Car accident severity and their prediction
1. Introduction
1.1 Background and definition of the problem
According to the WHO[1], even though vehicles have become much safer in the last decades, every year around 1.35 million people still die because of a road traffic crash and between 20 and 50 million more people suffer non-fatal injuries with many incurring a disability.
If we take a different perspective and consider the economic impact at the national level, road traffic accidents also cost around 3% of gross domestic product to most countries[2].
Therefore, there is a great interest in different parts of society (such as governments, decision-makers, carmakers, drivers, insurance companies) in changing and decreasing this trend.
A solution that would reduce the number of incidents could be the chance to warn a driver about the possibility of getting into a car accident and how severe that incident would be, given the weather, light, and road conditions. In this way, people would drive more carefully or even stay at home.

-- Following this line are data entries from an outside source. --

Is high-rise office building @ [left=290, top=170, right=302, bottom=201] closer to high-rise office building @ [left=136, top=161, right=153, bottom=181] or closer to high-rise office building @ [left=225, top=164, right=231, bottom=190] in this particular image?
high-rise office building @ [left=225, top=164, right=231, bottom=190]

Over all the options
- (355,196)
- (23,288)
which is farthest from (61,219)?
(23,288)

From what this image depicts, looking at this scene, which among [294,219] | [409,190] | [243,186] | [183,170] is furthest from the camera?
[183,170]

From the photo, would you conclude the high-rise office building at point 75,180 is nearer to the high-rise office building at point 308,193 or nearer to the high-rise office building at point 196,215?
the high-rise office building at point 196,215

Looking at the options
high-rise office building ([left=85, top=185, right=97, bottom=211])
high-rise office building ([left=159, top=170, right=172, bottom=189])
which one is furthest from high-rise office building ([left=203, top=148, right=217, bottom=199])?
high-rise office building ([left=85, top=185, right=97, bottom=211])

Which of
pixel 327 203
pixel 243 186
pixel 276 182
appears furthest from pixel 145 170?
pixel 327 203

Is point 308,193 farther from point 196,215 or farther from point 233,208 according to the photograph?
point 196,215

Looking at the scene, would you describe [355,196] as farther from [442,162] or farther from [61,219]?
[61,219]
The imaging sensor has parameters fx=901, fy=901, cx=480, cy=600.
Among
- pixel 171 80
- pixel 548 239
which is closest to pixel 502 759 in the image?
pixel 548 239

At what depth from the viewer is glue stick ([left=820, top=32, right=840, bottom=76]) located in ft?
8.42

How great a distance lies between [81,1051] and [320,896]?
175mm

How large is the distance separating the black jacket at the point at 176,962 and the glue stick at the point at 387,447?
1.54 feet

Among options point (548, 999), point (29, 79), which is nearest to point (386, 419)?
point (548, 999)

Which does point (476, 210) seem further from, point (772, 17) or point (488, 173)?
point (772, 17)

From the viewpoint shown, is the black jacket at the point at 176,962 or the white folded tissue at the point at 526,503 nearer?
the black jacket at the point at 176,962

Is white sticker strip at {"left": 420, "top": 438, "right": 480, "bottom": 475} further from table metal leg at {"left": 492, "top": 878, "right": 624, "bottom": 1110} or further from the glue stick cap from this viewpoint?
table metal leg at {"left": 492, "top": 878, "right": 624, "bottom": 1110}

Transforming this solution into a machine learning problem, I used a dataset provided by a city and its police department (in our case Seattle City and the SPD - Seattle Police Department) to predict the severity of an accident (and its probability) based on the conditions of weather, light and the road.
1.2 Data understanding
In this project, I used the data provided by the SPD (Seattle Police Department) and recorded by Traffic Records. This dataset - called Data-Collisions.csv - includes all types of collisions involving cars, bikes, pedestrians and others (around 200,000) from 2004 to present.
- I chose the severity of the accidents as the dependent variable. SEVERITYCODE is a categorical variable and follows a code that corresponds to the severity of the collision: 2 (injury) and 1 (property damage).
- I chose 7 attributes from the 37 available in the dataset: junctions, weather, road condition, light condition, speeding, number of people involved and vehicles of involved.
- The junctions, weather, road condition, light condition are the main attributes since they are directly connected to the project’s objective. The number of people involved and the number of vehicles involved allow understanding how big the accident can be: an accident can involve a lot of vehicles and people and still have nobody injured or no property damage. Speeding is often considered to have a direct impact on accidents and is the only attribute that is a choice of the driver in this list.
- I cleaned the data and controlled that they had the proper format. Then I used one hot encoding technique to convert categorical variables to binary variables and append them to the feature data frame. Lastly, I defined the feature set X and the labels y and normalised the data.
2. Methodology
2.1 Data Exploratory Analysis
My first step was to examine the value counts of speeding and considered what impact speeding had on accidents. Here my first surprise: I saw that this attribute would not have been a good predictor variable for the severity of an incident since only 5.17% of the accidents were correlated to driving too fast.
My next step was to compare the different types of junctions. I discovered that most accidents (47,16%) take place in mid-block crossings. Accidents at intersections (related to the intersection) are the second most usual incidents (33.47%) and occur more than the double of the time than the incidents in mid-block crossing related to the intersection (12.40%).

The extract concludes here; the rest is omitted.